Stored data
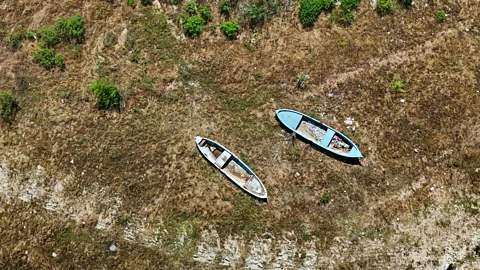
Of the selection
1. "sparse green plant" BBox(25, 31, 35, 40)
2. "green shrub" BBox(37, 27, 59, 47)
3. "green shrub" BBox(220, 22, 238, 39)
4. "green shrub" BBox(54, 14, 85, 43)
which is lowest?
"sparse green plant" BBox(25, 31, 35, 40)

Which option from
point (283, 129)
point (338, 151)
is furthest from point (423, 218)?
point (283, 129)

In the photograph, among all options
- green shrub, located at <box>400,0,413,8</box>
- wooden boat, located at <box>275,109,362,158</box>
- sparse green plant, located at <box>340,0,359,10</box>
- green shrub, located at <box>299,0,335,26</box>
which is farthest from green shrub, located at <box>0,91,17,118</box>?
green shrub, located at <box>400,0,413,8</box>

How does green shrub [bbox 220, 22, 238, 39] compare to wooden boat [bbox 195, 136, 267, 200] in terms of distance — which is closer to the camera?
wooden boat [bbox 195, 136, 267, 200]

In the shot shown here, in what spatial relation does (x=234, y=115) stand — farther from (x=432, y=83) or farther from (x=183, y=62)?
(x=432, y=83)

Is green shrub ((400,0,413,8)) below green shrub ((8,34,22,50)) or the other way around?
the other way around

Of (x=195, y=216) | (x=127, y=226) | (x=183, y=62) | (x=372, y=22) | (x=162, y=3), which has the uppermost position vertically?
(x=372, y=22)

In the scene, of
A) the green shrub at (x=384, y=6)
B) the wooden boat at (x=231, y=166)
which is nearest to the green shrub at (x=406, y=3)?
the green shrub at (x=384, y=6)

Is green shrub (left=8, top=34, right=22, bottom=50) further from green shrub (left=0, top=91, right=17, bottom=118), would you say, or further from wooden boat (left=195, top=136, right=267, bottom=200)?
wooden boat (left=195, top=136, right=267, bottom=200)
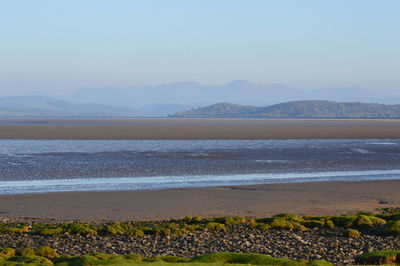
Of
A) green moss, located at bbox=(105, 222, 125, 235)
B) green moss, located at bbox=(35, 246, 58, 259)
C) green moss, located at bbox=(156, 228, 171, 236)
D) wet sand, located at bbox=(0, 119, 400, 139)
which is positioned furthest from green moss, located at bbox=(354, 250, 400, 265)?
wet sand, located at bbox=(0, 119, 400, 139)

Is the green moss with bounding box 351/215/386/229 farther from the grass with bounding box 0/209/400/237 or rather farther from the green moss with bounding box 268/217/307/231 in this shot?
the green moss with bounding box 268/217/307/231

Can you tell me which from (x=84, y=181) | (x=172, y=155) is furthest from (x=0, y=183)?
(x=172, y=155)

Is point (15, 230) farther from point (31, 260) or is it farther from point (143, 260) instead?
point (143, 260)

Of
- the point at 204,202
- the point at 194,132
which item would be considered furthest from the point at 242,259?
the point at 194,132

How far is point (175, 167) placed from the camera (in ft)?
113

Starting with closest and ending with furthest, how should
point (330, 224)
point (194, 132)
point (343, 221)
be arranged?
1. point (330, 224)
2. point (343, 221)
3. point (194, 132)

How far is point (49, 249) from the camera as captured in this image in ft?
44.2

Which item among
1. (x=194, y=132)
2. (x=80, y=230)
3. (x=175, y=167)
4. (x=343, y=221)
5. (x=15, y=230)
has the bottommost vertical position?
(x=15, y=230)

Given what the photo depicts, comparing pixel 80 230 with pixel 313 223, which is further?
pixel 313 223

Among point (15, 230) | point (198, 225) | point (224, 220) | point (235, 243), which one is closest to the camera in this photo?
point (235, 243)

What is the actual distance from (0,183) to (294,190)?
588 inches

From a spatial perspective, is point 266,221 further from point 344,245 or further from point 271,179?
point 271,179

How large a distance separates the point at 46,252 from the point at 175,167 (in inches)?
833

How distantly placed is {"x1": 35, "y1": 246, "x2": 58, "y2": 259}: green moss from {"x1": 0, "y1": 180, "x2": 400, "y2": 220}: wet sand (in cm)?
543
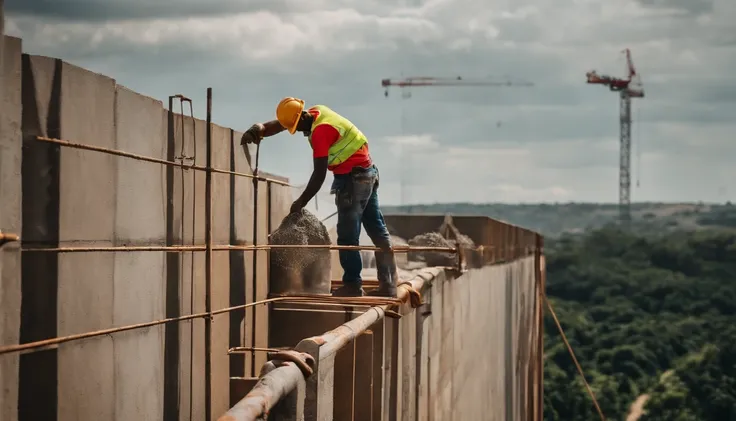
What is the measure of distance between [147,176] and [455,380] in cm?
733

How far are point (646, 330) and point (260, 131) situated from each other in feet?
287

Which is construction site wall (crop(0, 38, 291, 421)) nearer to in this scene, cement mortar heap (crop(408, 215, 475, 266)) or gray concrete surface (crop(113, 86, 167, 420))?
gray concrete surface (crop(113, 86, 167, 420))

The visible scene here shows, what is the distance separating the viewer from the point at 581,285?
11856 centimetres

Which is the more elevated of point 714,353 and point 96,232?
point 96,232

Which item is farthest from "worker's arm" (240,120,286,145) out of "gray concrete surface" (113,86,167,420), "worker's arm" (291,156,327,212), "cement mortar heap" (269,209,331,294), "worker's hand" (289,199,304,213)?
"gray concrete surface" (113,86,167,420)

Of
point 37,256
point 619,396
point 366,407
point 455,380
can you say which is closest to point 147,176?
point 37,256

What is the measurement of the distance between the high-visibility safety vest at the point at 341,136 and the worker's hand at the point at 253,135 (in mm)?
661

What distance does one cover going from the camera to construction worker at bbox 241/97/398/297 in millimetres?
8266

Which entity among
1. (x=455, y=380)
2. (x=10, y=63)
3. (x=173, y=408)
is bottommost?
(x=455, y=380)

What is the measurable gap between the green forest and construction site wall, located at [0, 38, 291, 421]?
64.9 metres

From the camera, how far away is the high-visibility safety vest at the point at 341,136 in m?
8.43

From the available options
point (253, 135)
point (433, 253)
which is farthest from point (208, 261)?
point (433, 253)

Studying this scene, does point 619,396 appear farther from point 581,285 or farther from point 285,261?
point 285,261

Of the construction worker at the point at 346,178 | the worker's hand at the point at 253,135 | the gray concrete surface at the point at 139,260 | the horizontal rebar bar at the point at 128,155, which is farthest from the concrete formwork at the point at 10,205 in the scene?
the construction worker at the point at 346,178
---
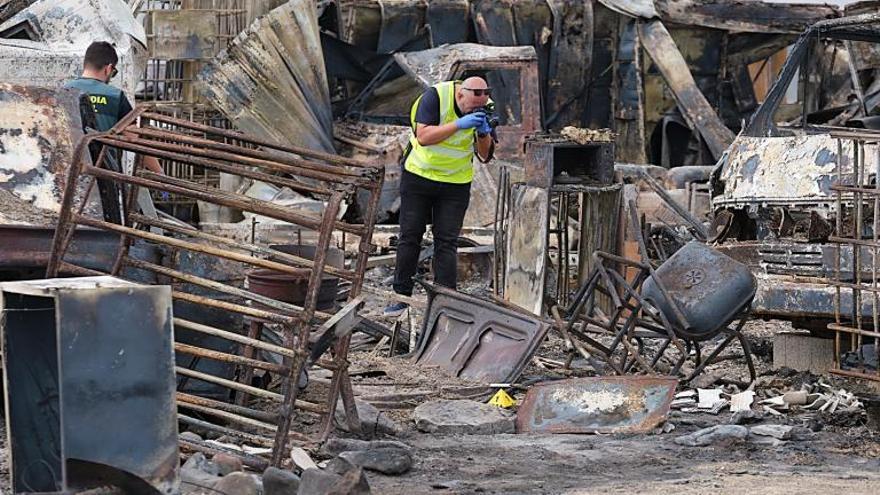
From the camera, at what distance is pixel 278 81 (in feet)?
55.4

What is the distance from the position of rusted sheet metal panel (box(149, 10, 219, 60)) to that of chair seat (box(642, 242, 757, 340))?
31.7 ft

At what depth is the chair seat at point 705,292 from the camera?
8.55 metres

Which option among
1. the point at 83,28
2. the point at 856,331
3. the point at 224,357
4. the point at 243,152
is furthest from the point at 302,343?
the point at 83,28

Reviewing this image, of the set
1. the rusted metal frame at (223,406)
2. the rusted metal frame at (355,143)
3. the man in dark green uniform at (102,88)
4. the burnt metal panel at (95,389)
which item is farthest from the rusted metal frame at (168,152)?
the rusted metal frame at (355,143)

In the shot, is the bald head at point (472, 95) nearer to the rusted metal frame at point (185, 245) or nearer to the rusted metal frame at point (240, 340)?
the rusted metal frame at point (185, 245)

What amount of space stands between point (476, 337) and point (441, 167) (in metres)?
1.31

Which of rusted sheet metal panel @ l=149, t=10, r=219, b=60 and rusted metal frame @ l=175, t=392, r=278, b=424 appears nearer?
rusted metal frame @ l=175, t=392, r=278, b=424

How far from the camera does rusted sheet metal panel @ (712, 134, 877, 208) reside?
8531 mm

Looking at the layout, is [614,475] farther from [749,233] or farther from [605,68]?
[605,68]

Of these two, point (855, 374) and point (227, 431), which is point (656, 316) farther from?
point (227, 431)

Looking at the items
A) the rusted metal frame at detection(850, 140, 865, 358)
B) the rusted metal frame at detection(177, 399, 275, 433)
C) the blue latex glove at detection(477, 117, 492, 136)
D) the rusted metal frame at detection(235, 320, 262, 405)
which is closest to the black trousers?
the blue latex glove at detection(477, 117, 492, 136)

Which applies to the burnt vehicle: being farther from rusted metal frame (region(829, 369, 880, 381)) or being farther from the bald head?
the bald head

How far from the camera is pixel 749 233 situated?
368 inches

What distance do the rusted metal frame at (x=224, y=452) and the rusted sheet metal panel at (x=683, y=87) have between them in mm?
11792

▶ [WHAT NEEDS TO BE DONE] Find every line in the data above that contains the word "right", matching case exactly, and copy each of those lines.

▶ [THE COMPLETED TASK]
Is green shrub (left=8, top=34, right=22, bottom=50) further from green shrub (left=0, top=91, right=17, bottom=118), would you say, or further from wooden boat (left=195, top=136, right=267, bottom=200)?
wooden boat (left=195, top=136, right=267, bottom=200)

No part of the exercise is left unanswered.